• [WHAT THE TASK REQUIRES] Return, without alteration, each line of the items below that contains the word "nucleus".
======== DATASET RECORDS ========
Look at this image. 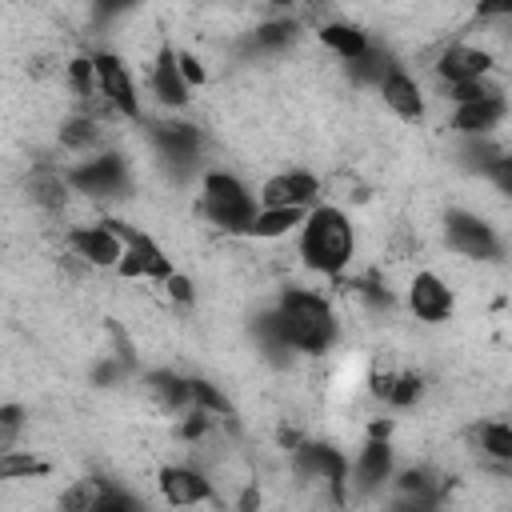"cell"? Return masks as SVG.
========
======== DATASET RECORDS ========
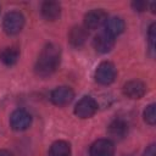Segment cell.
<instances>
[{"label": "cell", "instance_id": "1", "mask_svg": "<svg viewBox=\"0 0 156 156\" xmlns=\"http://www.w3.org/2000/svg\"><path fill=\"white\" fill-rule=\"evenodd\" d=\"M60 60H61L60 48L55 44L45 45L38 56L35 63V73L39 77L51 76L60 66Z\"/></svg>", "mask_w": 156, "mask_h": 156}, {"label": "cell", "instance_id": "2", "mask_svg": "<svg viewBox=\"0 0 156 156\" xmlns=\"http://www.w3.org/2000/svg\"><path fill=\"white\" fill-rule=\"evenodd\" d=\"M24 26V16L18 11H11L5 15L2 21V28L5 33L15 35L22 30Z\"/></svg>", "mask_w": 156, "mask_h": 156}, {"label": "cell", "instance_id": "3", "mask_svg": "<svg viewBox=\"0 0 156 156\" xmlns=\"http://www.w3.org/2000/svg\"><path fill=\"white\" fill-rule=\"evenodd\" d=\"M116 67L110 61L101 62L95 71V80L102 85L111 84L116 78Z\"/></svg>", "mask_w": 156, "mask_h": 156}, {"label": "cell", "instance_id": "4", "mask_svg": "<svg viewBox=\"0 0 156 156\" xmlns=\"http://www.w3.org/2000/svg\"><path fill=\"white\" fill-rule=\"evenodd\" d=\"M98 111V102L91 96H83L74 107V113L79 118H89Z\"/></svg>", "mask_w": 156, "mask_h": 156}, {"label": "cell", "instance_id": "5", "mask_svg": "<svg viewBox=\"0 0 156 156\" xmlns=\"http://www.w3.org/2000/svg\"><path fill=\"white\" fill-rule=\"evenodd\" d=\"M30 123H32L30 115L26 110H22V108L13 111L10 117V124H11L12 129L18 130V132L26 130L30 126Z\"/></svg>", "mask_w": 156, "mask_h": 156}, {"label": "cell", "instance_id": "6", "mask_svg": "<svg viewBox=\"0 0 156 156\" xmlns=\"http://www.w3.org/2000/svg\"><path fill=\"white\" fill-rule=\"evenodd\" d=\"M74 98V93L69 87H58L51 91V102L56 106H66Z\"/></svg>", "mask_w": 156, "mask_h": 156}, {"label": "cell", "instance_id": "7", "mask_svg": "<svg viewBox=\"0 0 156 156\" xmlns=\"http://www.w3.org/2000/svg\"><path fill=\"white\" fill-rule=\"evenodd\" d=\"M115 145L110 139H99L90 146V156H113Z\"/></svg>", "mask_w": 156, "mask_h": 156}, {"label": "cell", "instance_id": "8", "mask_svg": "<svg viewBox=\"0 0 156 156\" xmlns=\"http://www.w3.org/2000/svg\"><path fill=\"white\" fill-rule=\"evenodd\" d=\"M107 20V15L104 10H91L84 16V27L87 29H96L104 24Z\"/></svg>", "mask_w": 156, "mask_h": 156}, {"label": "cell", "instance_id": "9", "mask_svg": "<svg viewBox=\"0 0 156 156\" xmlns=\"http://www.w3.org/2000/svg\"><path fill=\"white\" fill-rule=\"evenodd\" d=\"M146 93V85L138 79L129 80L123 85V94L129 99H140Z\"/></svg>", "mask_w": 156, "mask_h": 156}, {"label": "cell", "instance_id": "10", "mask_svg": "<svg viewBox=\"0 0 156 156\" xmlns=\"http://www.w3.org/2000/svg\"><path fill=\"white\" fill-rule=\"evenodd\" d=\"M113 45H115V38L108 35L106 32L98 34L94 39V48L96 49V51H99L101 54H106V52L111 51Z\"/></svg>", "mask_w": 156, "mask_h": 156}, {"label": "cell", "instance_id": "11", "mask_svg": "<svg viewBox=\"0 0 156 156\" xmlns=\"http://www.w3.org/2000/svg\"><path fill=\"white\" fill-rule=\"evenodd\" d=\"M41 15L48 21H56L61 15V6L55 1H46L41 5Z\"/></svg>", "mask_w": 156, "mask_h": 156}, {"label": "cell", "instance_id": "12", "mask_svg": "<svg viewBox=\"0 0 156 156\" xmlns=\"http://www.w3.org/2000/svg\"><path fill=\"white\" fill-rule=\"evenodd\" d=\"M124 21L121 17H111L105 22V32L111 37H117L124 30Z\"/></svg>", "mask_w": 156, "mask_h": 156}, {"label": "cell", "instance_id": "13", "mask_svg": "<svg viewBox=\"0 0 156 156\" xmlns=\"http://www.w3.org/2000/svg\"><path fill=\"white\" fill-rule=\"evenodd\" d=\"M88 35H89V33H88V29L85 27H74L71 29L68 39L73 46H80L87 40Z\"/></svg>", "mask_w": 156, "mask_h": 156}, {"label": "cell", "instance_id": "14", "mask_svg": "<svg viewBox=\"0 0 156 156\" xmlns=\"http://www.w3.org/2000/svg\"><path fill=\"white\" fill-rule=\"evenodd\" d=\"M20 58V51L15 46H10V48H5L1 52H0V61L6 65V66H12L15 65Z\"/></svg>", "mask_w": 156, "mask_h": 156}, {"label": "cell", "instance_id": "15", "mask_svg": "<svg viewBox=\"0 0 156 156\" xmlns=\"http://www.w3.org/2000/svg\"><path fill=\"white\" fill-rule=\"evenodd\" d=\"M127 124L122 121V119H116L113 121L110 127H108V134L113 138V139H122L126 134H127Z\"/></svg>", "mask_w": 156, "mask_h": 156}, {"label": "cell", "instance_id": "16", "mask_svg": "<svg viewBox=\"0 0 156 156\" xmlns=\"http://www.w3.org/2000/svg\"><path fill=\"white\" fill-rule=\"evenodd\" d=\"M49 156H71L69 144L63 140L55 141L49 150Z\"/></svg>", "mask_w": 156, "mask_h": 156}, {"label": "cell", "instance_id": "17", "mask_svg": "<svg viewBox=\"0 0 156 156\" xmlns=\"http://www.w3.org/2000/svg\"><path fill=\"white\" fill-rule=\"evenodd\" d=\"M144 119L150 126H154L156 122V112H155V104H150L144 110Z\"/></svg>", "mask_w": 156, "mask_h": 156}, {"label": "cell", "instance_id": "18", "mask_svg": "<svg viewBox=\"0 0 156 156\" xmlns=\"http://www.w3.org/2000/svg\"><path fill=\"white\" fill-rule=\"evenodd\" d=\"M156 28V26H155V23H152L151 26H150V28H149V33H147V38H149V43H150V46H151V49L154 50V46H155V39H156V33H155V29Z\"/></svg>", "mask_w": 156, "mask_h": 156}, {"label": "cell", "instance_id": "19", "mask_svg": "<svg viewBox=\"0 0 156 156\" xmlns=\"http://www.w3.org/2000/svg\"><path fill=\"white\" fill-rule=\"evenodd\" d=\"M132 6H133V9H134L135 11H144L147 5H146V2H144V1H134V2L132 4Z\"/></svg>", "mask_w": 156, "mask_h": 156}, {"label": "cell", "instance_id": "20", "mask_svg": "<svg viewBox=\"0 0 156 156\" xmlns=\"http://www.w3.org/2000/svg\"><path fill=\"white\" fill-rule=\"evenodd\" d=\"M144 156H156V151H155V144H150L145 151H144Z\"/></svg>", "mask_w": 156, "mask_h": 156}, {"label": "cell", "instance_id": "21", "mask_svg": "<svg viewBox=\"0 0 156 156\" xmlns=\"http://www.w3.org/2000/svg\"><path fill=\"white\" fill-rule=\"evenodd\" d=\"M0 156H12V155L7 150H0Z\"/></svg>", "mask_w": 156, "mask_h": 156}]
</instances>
========
======== DATASET RECORDS ========
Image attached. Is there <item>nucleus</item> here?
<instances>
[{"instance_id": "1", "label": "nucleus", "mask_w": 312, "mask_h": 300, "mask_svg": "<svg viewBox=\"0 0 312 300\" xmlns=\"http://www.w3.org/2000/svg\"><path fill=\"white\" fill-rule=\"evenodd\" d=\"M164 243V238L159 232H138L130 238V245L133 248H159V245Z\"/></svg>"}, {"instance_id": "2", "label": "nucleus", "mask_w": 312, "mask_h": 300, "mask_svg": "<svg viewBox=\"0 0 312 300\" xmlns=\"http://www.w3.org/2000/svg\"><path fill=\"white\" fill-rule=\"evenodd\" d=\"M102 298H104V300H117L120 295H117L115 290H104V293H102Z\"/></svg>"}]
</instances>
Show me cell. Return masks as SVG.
========
• [CORRECT ANSWER]
Image attached. Is there <item>nucleus</item> here?
[{"instance_id": "1", "label": "nucleus", "mask_w": 312, "mask_h": 300, "mask_svg": "<svg viewBox=\"0 0 312 300\" xmlns=\"http://www.w3.org/2000/svg\"><path fill=\"white\" fill-rule=\"evenodd\" d=\"M164 243V238L159 232H138L130 238V245L133 248H159V245Z\"/></svg>"}, {"instance_id": "2", "label": "nucleus", "mask_w": 312, "mask_h": 300, "mask_svg": "<svg viewBox=\"0 0 312 300\" xmlns=\"http://www.w3.org/2000/svg\"><path fill=\"white\" fill-rule=\"evenodd\" d=\"M102 298H104V300H117L120 295H117L115 290H104V293H102Z\"/></svg>"}]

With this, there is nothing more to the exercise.